Successful corporations hold the trust of their clients: it is the responsibility of the corporation to hold a client’s data securely and to protect their privacy. Without these basic requirements, a company can fall to the ground in the event of a breach and lose their customer’s trust – as well as being heavily fined by government agencies such as the UK’s ICO (Information Commissioner’s Office).

Examples where companies reputations were risked

Facebook fined $1.6 billion

A recognizable example of where a corporation took a large hit and lost a significant amount of trust was in September 2018. Hackers were able to exploit one of the sites features which allowed attackers to expose the personal data of over 50 million users. The attackers were then able to steal access tokens which would allow them access to user’s accounts. Subsequently, the announcement was broadcasted to public and the company lost a large majority of its user’s trust. The IDPC (Irish Data Protection Commission) also opened an investigation and set up a fine to the company of $1.6 billion.

All of eBays users data exposed

eBay suffered a similar attack in May 2014 which allowed hackers access to personal data such as names, D.O.B., addresses and encrypted passwords of all of their users. The attack wasn’t completed using a brute force style attack; instead, it was completed using employee credentials. This shows the need for internal security as well as external. The CEO reported that the breach resulted in a decline of user activity – ultimately due to losing a majority of its user’s confidence in their service.

Ubers attempt to hide attack

Another attack which shows the importance of internal security was the Uber attack in 2016. Attackers were able to get access to Uber’s AWS servers which allowed them access to personal data including driving license numbers. The thing that made this attack notable is how Uber dealt which the attack. They paid the hacker’s $100K to delete the data they stole, however there was no guarantee that the hackers actually would. Uber’s valuation subsequently dropped from $68 billion, earlier in the year, to $48 billion by the end of the year.

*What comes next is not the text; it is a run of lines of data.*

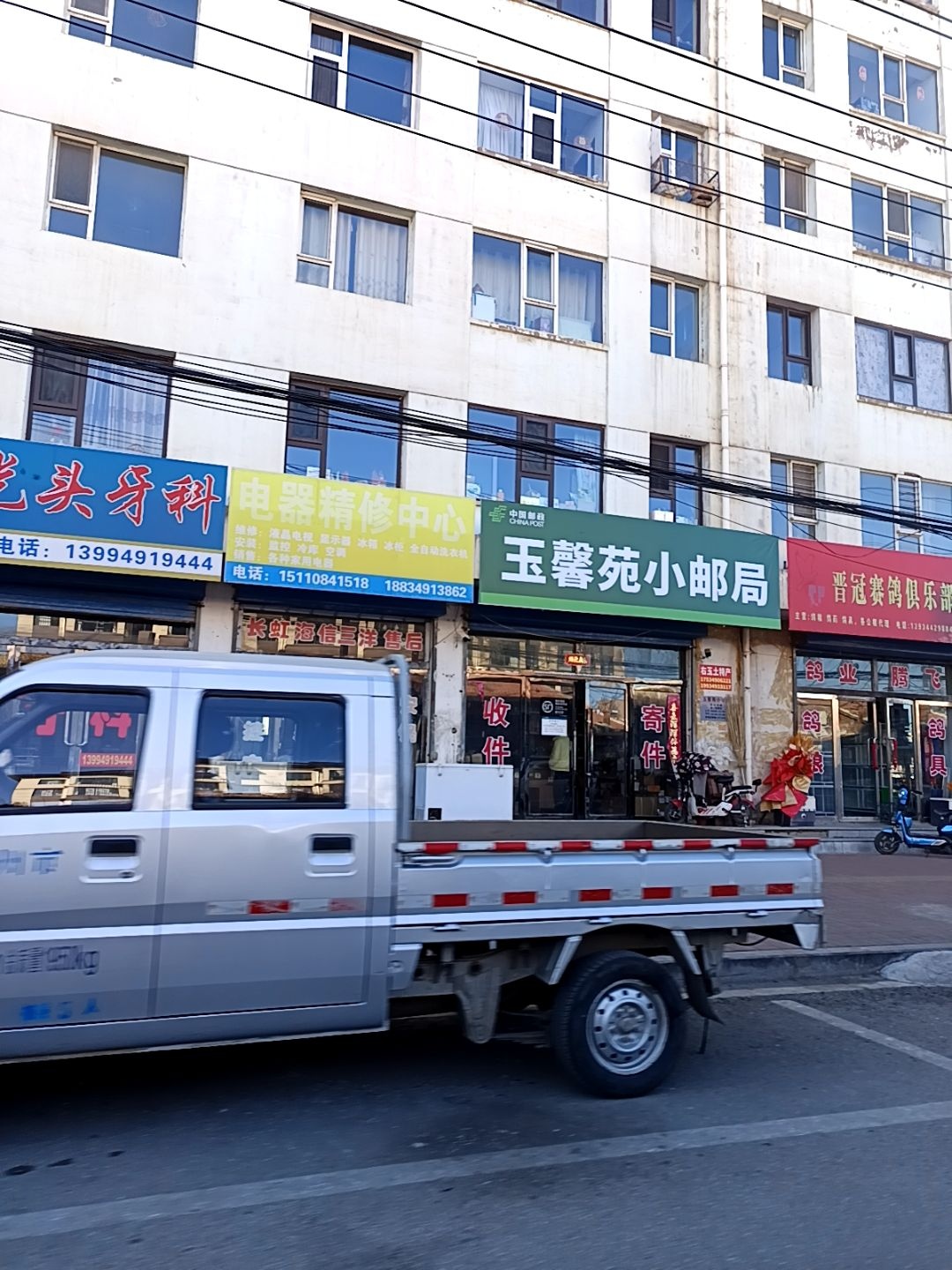电器精修中心(玉馨苑小区店)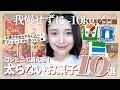 【痩せる市販おやつ】ダイエット中でも我慢はやめよう？-10kg食べても痩せたおやつ10選✨👑【罪悪感ゼロ】
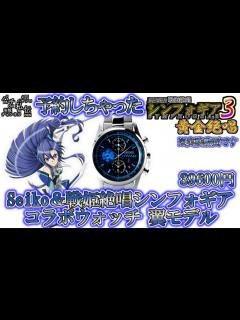 [x]PF戦姫絶唱シンフォギア3黄金絶唱「予約しちゃった」＜三共＞～パチ私伝～ - YouTube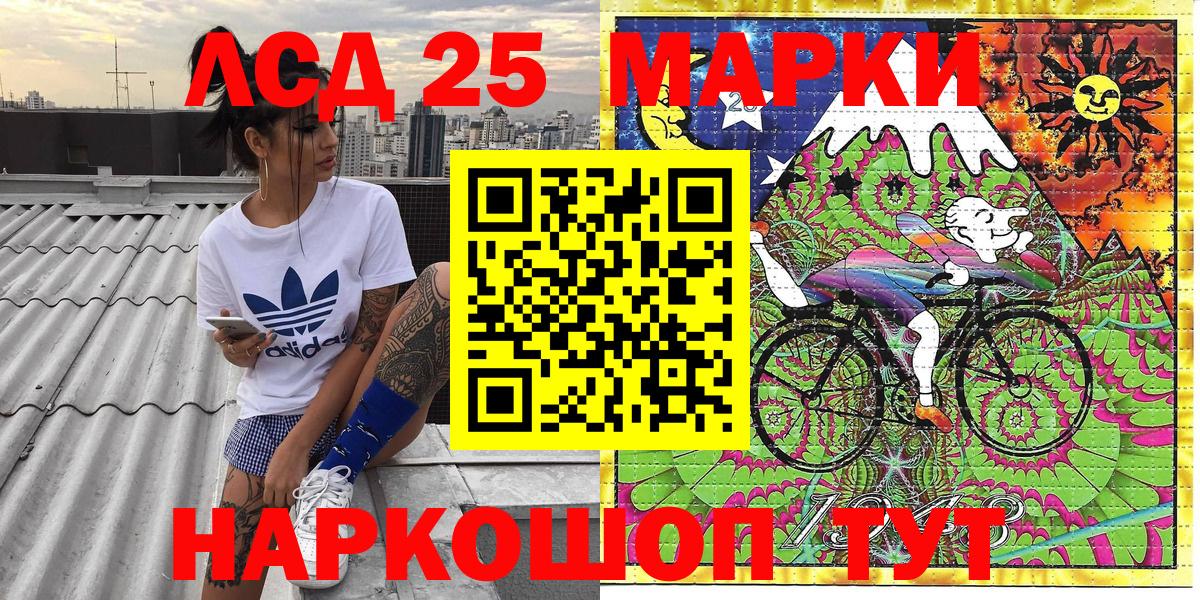 Менделеевск  Марки 25I-NBOMe 1500мкг  Вход с VPN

These are just a tiny fraction of all the attacks which take place; however, they really show the importance of data security and privacy. Not only is external protection (DDOS, XSS, etc.) a necessity, but so is internal protection. Corporations need to implement policies and training for scenarios. Uber dealt with the situation poorly, but if they had a security and privacy policy in place then it wouldn’t have been as bad as a situation as it turned out. The unethical decision to keep it a secret and the attempt to pay the hackers to keep quiet costed the company billions and permanently destroyed their reputation.

How attacks can happen

Nearly half of all data breaches aren’t due to a malicious attack: around 36% of the time it is due to human error and 5% of the time is due to system malfunctions. A main human error source is due to social engineering attacks – this is the process of tricking someone into handing over sensitive data such as login details or files. On the malicious attacking side of things, if software isn’t updated then already discovered exploits, which are openly posted online, can be performed by anyone with nearly to no hacking experience required. However, an attack doesn’t have to be one or the other. Attacks can be combined using social engineering to gain access and then planting malicious code. 

Prevention

As one of the main causes of breaches is due to negligence, it is important to have policies in places to deal with situations like these.

Policies and training

A corporation should have a policy guide to follow in the event of an attack so that it can be handled ethically and legally. This will also help regain a corporation’s client’s trust as it shows professionalism. It is also crucial to train employees against data breaches – social engineering attacks mainly take advantage of customer service agents to gain access to sensitive areas.

Encryption

All corporate computers should be encrypted. From user’s browser to server, the connection through which the data is passing should have encryption. This is one of the best preventions for data breaches as even if a hacker gains access to a database, it renders the accessed data useless as it is encrypted and cannot be understood. When we talk about SSL, EV SSL certificate is one of the best SSL certificates that enables green bar with highest business authenticity.

Updates

As mentioned above, all software should be updated regularly as vulnerabilities in previous versions of software are often posted online. The updates patch these vulnerabilities in an efficient and safe way.

Penetration tests

For larger corporations it is highly recommended to hire a third party to carry out a cyber security analysis test. These will highlight threats found and may also offer ways to prevent the threat being exploited. This is a good long-term option as it can save billions in the future. It is crucial to perform these regularly as systems can change often.

Human error

As human error accounts for 5% of breaches it is worth trying to minimalise human interaction as much as possible: repetitive tasks usually performed by humans should be performed by a system instead.

Backup data

Although not a prevention, backing up data will help with the recovery process in the event of an attack. If data is destroyed or corrupted and no backups have been performed, a lot of user data will be lost forever. Therefore, frequent backups help the restoration of a corporation.